Avant que j’aie pu me retourner pour regarder, je fus entouré de cavaliers ; des Cosaques – de la voïsko d’Astrakhan, si j’en croyais leur allure. Mais ils étaient en pleine retraite, presque en débandade. Ils traversèrent la rivière sans même prendre la peine de s’arrêter, m’ignorant et galopant autour de moi. Parmi eux se trouvaient plusieurs chevaux qui avaient désarçonné ou perdu leurs cavaliers. Ils avaient initialement été pris dans la frénésie de leurs compagnons d’étable, mais ils commençaient maintenant à ralentir. Je saisis le harnais de l’un d’entre eux et me hissai sur son dos, l’éperonnant pour rattraper le reste du groupe. Je jetai un coup d’œil derrière moi et j’aperçus ce qu’ils fuyaient – un escadron de cavalerie bavaroise lancé à leur poursuite au grand galop. Je ne cherchai pas à les attendre. Une fois la rivière traversée, il me fut facile de doubler la cohue désorganisée puis de faire tourner mon cheval pour leur faire face.
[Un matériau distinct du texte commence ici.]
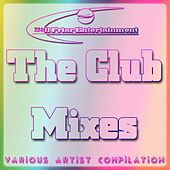 Bill Friar Entertainment: The Club Mixes - EP by Various Artists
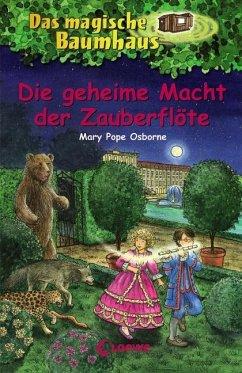 Die geheime Macht der Zauberflöte / Das magische Baumhaus Bd.39 - Osborne, Mary Pope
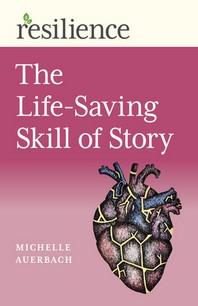 The Life-Saving Skill of Story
— Ressaisissez-vous ! hurlai-je, mais je soupçonnai que ce qui provoqua leur arrêt était davantage la nécessité d’éviter une collision avec moi que l’ordre que je leur avais donné.
Une fois qu’une dizaine d’entre eux se furent immobilisés et rassemblés autour de moi, un semblant d’ordre était revenu et la plupart des autres firent demi-tour pour se joindre à nous. Quelques-uns disparurent à l’horizon au galop, mais je n’avais pas le temps de m’en préoccuper. Il en restait quasiment cinquante à mes côtés. Je tirai mon sabre et chargeai en direction des Bavarois, avec un rugissement incohérent.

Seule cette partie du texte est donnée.